D’un 11 Septembre à l’autre
Entre une analyse sur la crise au Moyen-Orient et une autre – prophétique – sur l’économie américaine, Noam Chomsky se risque à une analogie (à l’échelle) entre le coup d’Etat chilien de 1973 et le 11 septembre 2001. «Imaginons que le 11 septembre 2001, les terroristes d’Al-Qaida aient bombardé la Maison-Blanche, tué le président, institué un régime militaire, abattu entre 50 000 et 100 000 Américains, torturé 700 000 autres, créé à Washington un centre organisationnel de la terreur qui aurait déclenché ou soutenu d’autres putschs militaires…»
Et de conclure: «Tout le monde dit que notre 11 Septembre a changé le monde. Mais ce scénario-là n’a rien d’hypothétique. C’est ce qui s’est passé le 11 septembre 1973.» On n’est pas obligé, bien sûr, d’adhérer à la démonstration.

Ce qui importe, c’est la manière dont Noam Chomsky nous invite à décaler notre regard. En faisant fi des œillères du politiquement correct et des «vérités» répercutées par une partie des médias occidentaux.

Face aux pesanteurs de la pensée ethnocentrique, le philosophe s’emploie à stimuler l’esprit critique de son lecteur. Au risque, et c’est normal, d’y être soumis à son tour.

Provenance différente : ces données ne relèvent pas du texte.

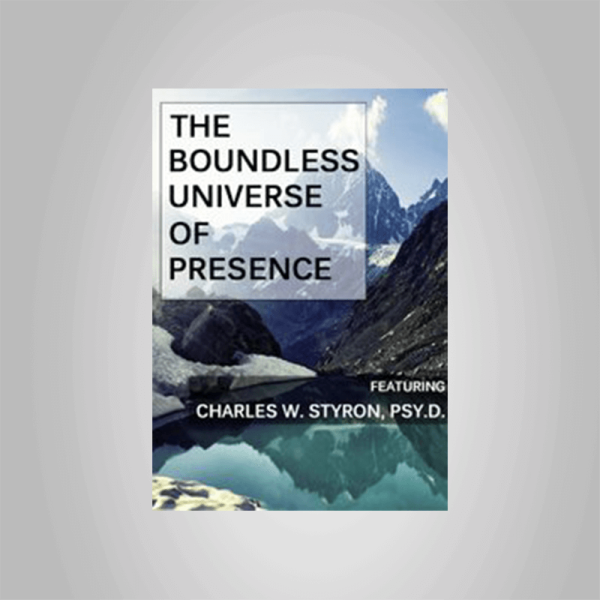 Charles Styron â€“ The Boundless Universe of Presence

❚ L’ivresse de la force, Noam Chomsky. Fayard. 247 pages.

 

Un professeur qui ne fait partie d’aucune «école»

L’inclassable.
❚ Né en 1928, Noam Chomsky est professeur de linguistique à l’Institut du Massachusetts. Si ses recherches dans ce domaine (grammaire générative et transformationnelle) donnent parfois lieu à controverses, ce n’est rien au regard de ses engagements politiques. On lui reproche notamment de critiquer le système américain tout en bénéficiant de ses avantages, en particulier la liberté d’expression. Là-dessus, Noam Chomsky s’est expliqué à plusieurs reprises. «J’essaie de concentrer mes activités politiques – y compris mes écrits – dans des domaines où elles ont une certaine portée morale, donc principalement dans des domaines où les gens que je peux atteindre ont la possibilité d’agir pour changer des politiques exécrables,
dangereuses et destructrices», précise-t-il dans un article intitulé Les raisons de mon engagement politique (1983). Autre reproche: une préface parue dans un livre du négationniste français Robert Faurisson. «Beaucoup de critiques se sont montrés incapables de faire la distinction entre la défense du droit de libre expression et la défense des thèses exprimées», affirme Noam Chomsky, qui n’avait pas donné son accord pour l’utilisation du texte. Cette polémique, ainsi que la difficulté à rattacher le philosophe américain à une école de pensée, ont contribué à l’hostilité de certains milieux intellectuels, notamment en France. On comprendra mieux l’œuvre de Noam Chomsky ainsi que son parcours en lisant «Les cahiers de L’Herne» – paru en 2007 – qui lui sont consacrés.